What is your advice to executives of population control agencies in Nigeria and other countries?

Nigeria is Africa’s most populous country. It has over 40 percent of its population below 15 years and has a net annual increase of about 5 million people. That is about the population of Norway being added to Nigeria’s population annually. This is certainly not sustainable for sustainable socio-economic development.

Population growth dramatically increases the need for all services including job creation. Linden, writing in the New York Times in 2017, illustrates the burden of exploding population. He said per the population structure of the United States, on average 129,000 new jobs monthly were created in 2016 but an America-size Nigeria would have to produce 319,000 jobs monthly, without cease. How can we sustain this? Let us know that the might of a nation is not necessarily in its size but in the might of its people that is the human capital.

 

Dr What are your final thoughts on these issues?

I believe that every pregnancy should be wanted, and every child cherished and nurtured to be a productive and proud citizen of nations. That is the only way any nation can develop since quality human capital accumulation is key for manufacturing durable assets for common good. Adequate investment in children from infancy through adolescence till they become productive is expensive and time consuming but that is the only way to transform our human resource to human capital for development. Investing in reproductive health and rights have huge returns not just in terms of preventing high risk and unintended pregnancies, unsafe abortions and complication, but also improves nutrition for women and children, reduces risk of anaemia for women and children, increases survival and better health for mothers and children and fewer orphaned children. Investing in reproductive health in addition to reducing heath bill, frees up money for quality education of the citizens, thereby improving the status of all including women to contribute to economic growth. Investing in reproductive health saves money and helps nations produce healthy productive citizens for sustainable socio-economic development. The Africa we want, where no one is left behind.

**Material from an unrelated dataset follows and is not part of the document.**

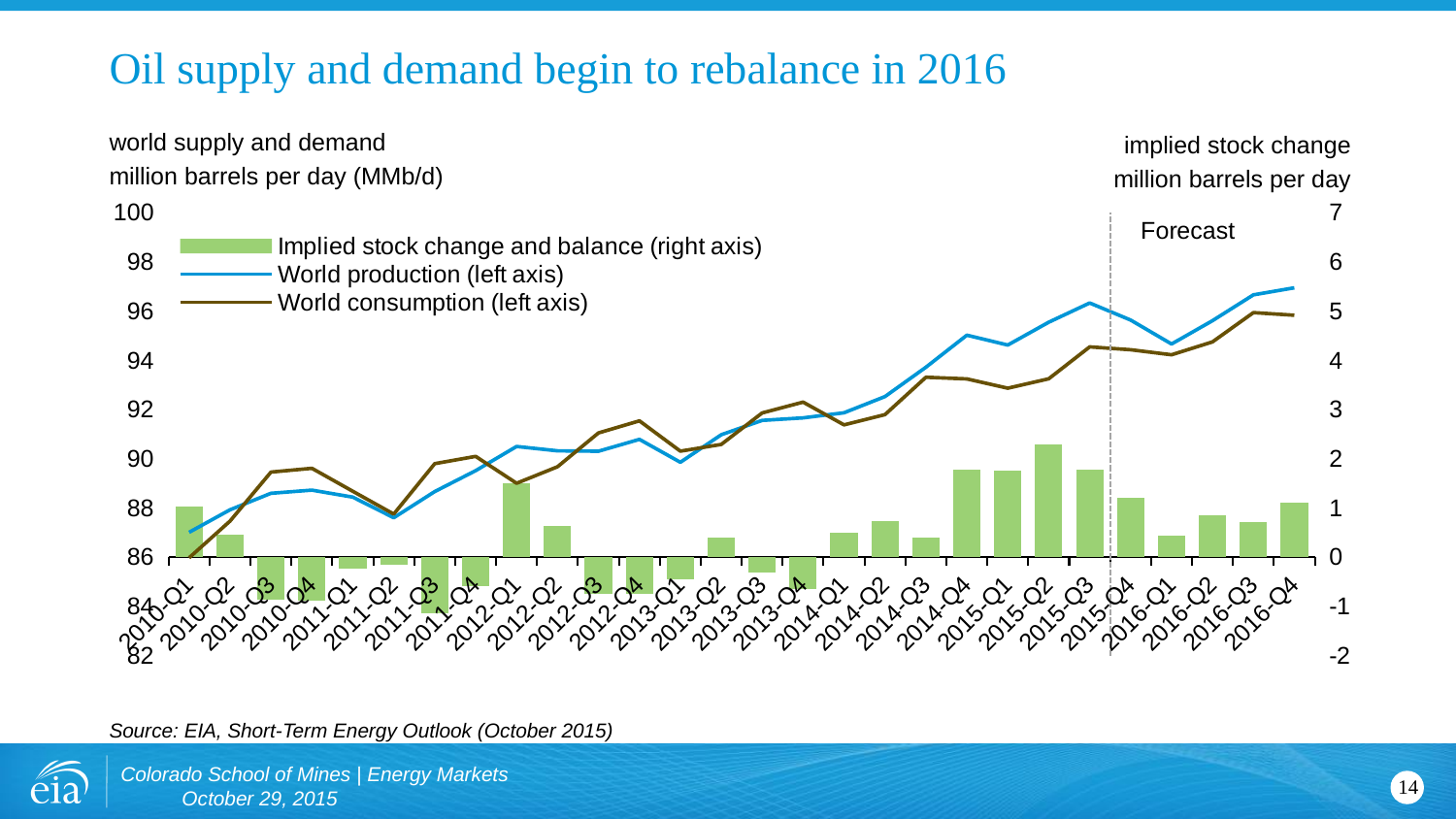
Is the world production value for 2016-Q4 greater or less than 96 MMb/d? greater In 2013-Q4, which is higher: world production or world consumption? World consumption Is the implied stock change for 2014-Q4 greater or less than 1 million barrels per day? greater In which quarter is the implied stock change bar the highest? 2015-Q2 Is the world consumption value for 2015-Q3 greater or less than 92 MMb/d? greater Does world production generally rise or fall from 2010-Q1 to 2016-Q4? Rise Which series is plotted as bars in the chart? Implied stock change and balance (right axis) What kind of chart is shown on the slide? Combined bar and line chart In 2016-Q4, which is higher: world production or world consumption? World production From which quarter onward does the chart mark the data as a forecast? 2015-Q4 How many series does the chart legend list? 3 How many quarters are shown along the x axis of the chart? 28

As the former President Olusegun Obasanjo said on TV once, “if you don’t see what you should see, and you don’t do what you should do, you will become a victim of what you don’t like”.

I totally agree with him and urge all of us to see the importance of reproductive health rights and responsibilities as a developmental agenda and focus on it to enable us get the results we so desire. Let us see what we should see and do what we should do to get the results we desire.